You cannot always obey the "rules" you set yourself, or accept for yourself, whichever you have done. But they are not meant to be rods to break our backs on -- and those who think they are, who serve gods who demand that you break yourself in an extended moral trial, are deserving of pity, not admiration. (And those who use them as cudgels deserve nothing more than contempt, as I mentioned here.)

Of course, it isn't even easy. Even people who lead dull lives, such as me, are confronted sometimes by difficult choices. Sometimes, those choices would be made much easier by having a code to refer to (and the desire for regulation of your life is strong in many Muslims' lives, for instance, although I believe that is born more out of a desire not to offend their (extremely easily offended) god than a need to live an untroubled life).
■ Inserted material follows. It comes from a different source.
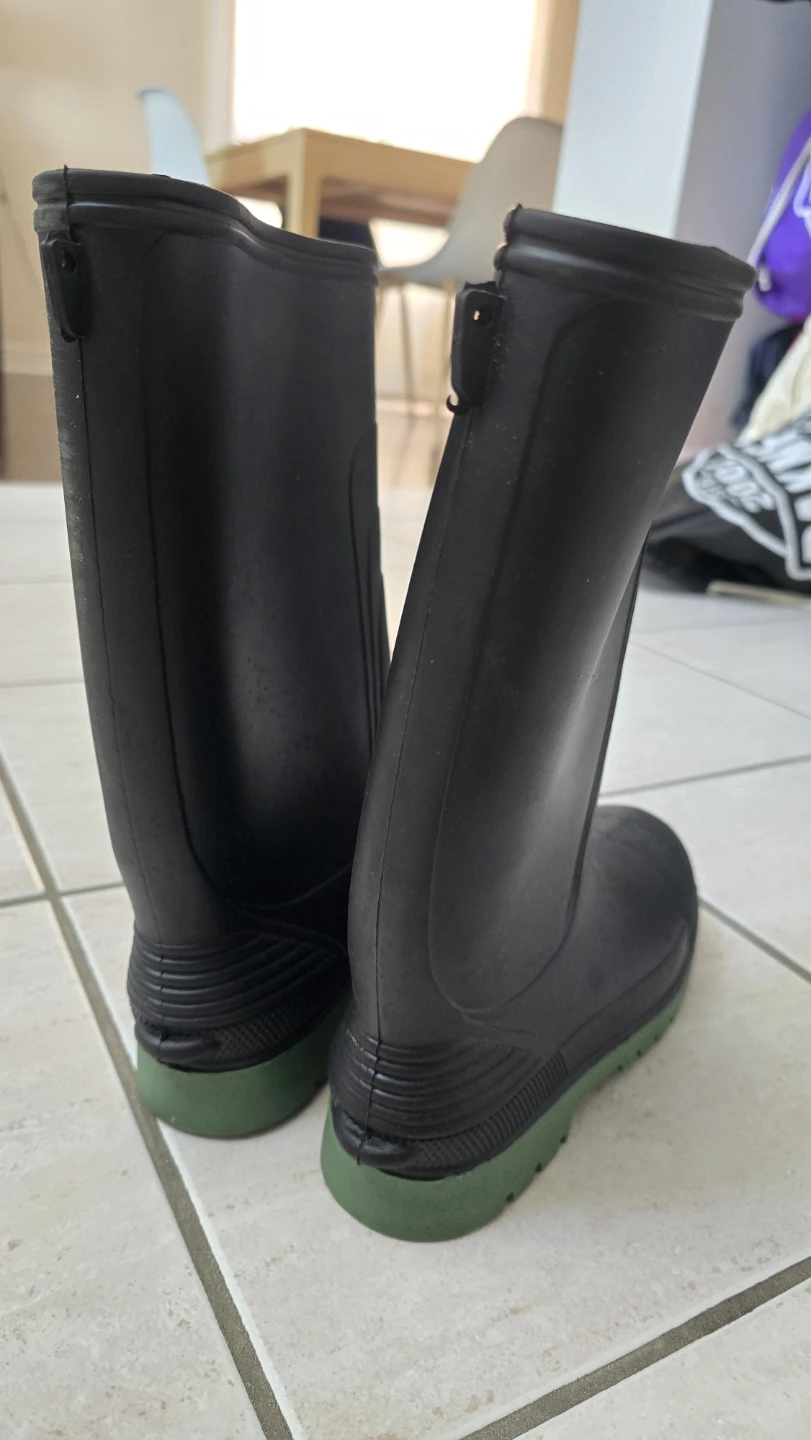 NEW Black Rubber Rain Boots - Size 6 - photo 3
And deciding whether the outcomes of our choices even are good or bad can be difficult, because not only can we not see the future but we cannot make others behave in ways we want -- and our outcomes are never in our hands alone. But is easier better? I think back a few years, when I drove far into the grass (away from any recognisable road, let's be honest) with S. By any moral standard, what I did was wrong. We were both married, after all, with all that entails.

But what I did was right. It cannot be wrong to rescue yourself from bitter unhappiness if you think you see the chance. I cannot believe it can be.
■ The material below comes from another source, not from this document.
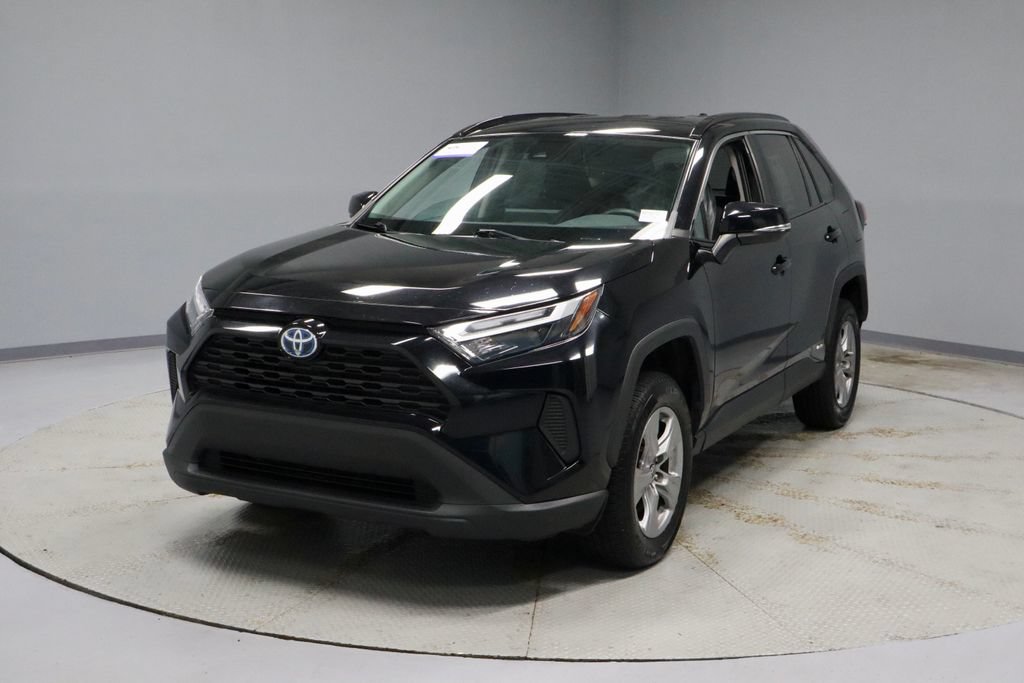 Used 2024 Toyota RAV4 XLE AWD/4WD image 8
Was I doing wrong to Mrs Zen? Well, she thinks I was, and of course I see the merit in her belief. She believed I had a contract with her that precluded consorting with other women -- and of course I believe I did too (although it should be noted that contract law has an understanding that contracts should not necessarily be enforced when they are entirely detrimental to the contracting parties, nor should they be considered binding if they are made under duress). I also believe though that this is a contract that is renewed all the time -- one that is refreshed by our continued desire to hold to it, and diminished by failures on both sides to uphold it. I made promises (and I don't take promises lightly, because I strongly believe they are central to living in societies that require trust to operate, as any human society does, ultimately), but I did not vow to accept hurt for someone else's ideal. And I didn't promise that nothing would change no matter how shit things became. What would be the use in that? I don't see any value in the promise itself: only in its outcomes.

That, for me, is the central idea in rulesetting. The rules are not valuable in themselves: their worth lies entirely in their ability to allow you to create good in this life (just as the rules of English are entirely meaningless in the abstract, but exist only to make communication work well). Would applying a law to my life have helped me with difficult choices? No. It would have served as a way not even to think about them. I could have just not gone there, patted myself on the back for my moral uprightness and I don't know what would have happened, but I can't think that it would have brought me much happiness.

Nor would I have felt particularly that I had done a moral act. Quite the opposite, because all I would have achieved is to avoid acting morally or otherwise by abdicating my responsibility for choosing. All I would have gained from it would be to increase my unhappiness. Perhaps it would have increased Mrs Zen's some, but I can't really see how: is it really better to have a faithful, deeply unhappy husband or a less faithful but more content one? Are we really all about one single facet of ourselves, or are we composites?

Well, we are what we are, and that is fallible, precious beings who cannot hope to get everything right, and can only hope that what we choose will be better than the alternatives, and, so long as we choose as best we can, who can judge us for that but ourselves, by our own lights?